Ah. Cá está. Isto é do livro de John P. Cann - "Contra Subversão em África" de que já falei aqui.
A Queda de Goa
Os acontecimentos relacionados com Goa, em 1961, endureceram novamente a posição de Portugal, dando a Salazar a oportunidade de, devido a um acontecimento penoso, unir a população para a guerra. Conquanto o território da Índia portuguesa fosse relativamente pequeno - 4 194 quilómetros quadrados - o ataque do governo indiano constituiu um deliberado acto de agressão contra outro Estado. Portugal possuía aí três enclaves, Goa, Damão e Diu. O novo governo indiano ameaçara tomar essas possessões no fim dos anos quarenta, pois considerava-as uma afronta. O primeiro-ministro britânico, Winston Churchill, juntamente com os Estados Unidos, interveio energicamente, com o objectivo de moderar as ambições indianas. Posteriormente, o primeiro-ministro Nehru, encorajado pela revolta armada em Angola, colocou algumas exigências peremptórias aos portugueses (Nehru anunciou que a Índia “não estava disposta a tolerar a presença dos portugueses em Goa, ainda que os goeses os quisessem lá”). Quando se tornou evidente que Salazar não tencionava abandonar o território e recusaria negociar, a Índia juntou, nas fronteiras dos três territórios, 30 000 homens apoiados por carros de combate, aviões e navios de guerra. O Governador-Geral, Vassalo e Silva, poderia defender o seu território apenas com cerca de 3 000 homens mal equipados e sem cobertura ou defesa aérea, 900 polícias goeses e uma velha fragata. A 11 de Dezembro, Salazar tentou invocar a Aliança Anglo-Portuguesa, mas sem sucesso. Desde 1954 que a Grã-Bretenha recusava qualquer auxílio, declarando que a aliança de 600 anos tinha claras limitações, particularmente se um membro da Commonwealth se encontrasse envolvido. A Grã-Bretenha já não necessitava dos portos portugueses para transitar para as suas colónias, e Portugal já não precisava da protecção da cada vez mais reduzida Marinha Britânica. Novas estruturas aliadas, como a NATO, tinham substituído claramente a Aliança, tanto nas intenções como na prática.
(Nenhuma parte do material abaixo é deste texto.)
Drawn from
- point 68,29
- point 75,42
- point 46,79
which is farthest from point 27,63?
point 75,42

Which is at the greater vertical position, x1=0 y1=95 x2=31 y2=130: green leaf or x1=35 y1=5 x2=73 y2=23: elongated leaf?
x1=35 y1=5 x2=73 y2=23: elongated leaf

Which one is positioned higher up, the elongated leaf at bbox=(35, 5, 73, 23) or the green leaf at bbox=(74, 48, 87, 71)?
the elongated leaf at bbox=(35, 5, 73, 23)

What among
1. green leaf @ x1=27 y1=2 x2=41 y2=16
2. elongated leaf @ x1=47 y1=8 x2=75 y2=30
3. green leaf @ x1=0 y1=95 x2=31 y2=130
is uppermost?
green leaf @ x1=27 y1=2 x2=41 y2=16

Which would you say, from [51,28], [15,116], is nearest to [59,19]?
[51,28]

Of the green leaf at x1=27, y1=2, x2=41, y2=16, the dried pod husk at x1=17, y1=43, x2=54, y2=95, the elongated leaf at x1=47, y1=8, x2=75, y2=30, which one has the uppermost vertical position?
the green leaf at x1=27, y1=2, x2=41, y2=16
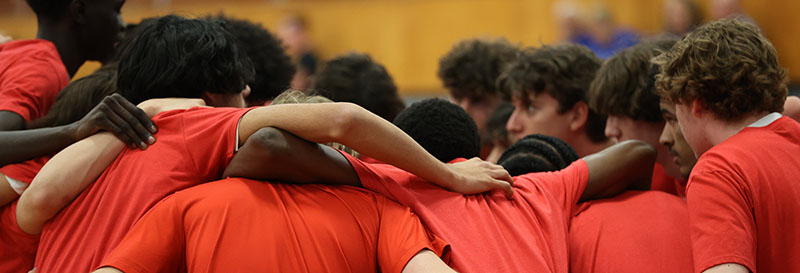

Salazar deu instruções para que a resistência durasse pelo menos oito dias, para poder mobilizar apoio internacional. Se isso não fosse possível, então deveriam ser feitos “todos os sacrifícios” a fim de salvar a honra portuguesa. As forças indianas invadiram na manhã de 17 de Dezembro, e Vassalo e Silva rendeu-se perante uma luta sem sentido, a 19 de Dezembro, muito longe dos tais oito dias e do “sacrifício total”. Vassalo e Silva e outros oficiais envolvidos foram demitidos das forças armadas em 1963 no que pareceu um esforço para afastar a vergonha pela perda da Índia portuguesa e servir de exemplo aos outros oficiais em futuras situações semelhantes, como as guerras coloniais que se avizinhavam (em Angola já tinham começado). Na sua maioria, os militares ficaram ressentidos com o castigo injusto e com o facto de fazer dos soldados bodes expiatórios dos erros civis. As forças armadas realizaram as campanhas de África com a “ideia ameaçadora de que o governo estava preparado para as manipular e sacrificar em missões sem esperança e virtualmente levar a conselho de guerra todos os sobreviventes.” O General António de Spínola que foi o Comandante-Chefe das Forças Armadas da Guiné (1968-1972), vice-chefe do Estado-Maior General das Forças Armadas (1972-1974) e o primeiro Presidente após a revolução de 1974, descreveu a ansiedade que impregnava todos os militares portugueses na véspera das guerras de África: “O exemplo da Índia é um precedente bem vivo do porvir que receamos. Nunca se acreditou que sucedesse o que, afinal, era inevitável; no entanto, a tragédia deu-se, e logo foi desviada a atenção da Nação para o campo circunstancial da conduta militar, acusando-se as Forças Armadas de não se terem batido heroicamente quando, na realidade, qualquer que fosse a eficácia da defesa, o colapso seria sempre questão de dias.” O castigo para os comandantes na Índia deixava a mensagem explícita de que não haveria mudança de opinião por parte do governo relativamente à decisão de defender as colónias. O empenhamento de Salazar em preservar o seu regime era inabalável no seu propósito, e os acontecimentos de Goa serviram para pôr inequivocamente Portugal no caminho da guerra.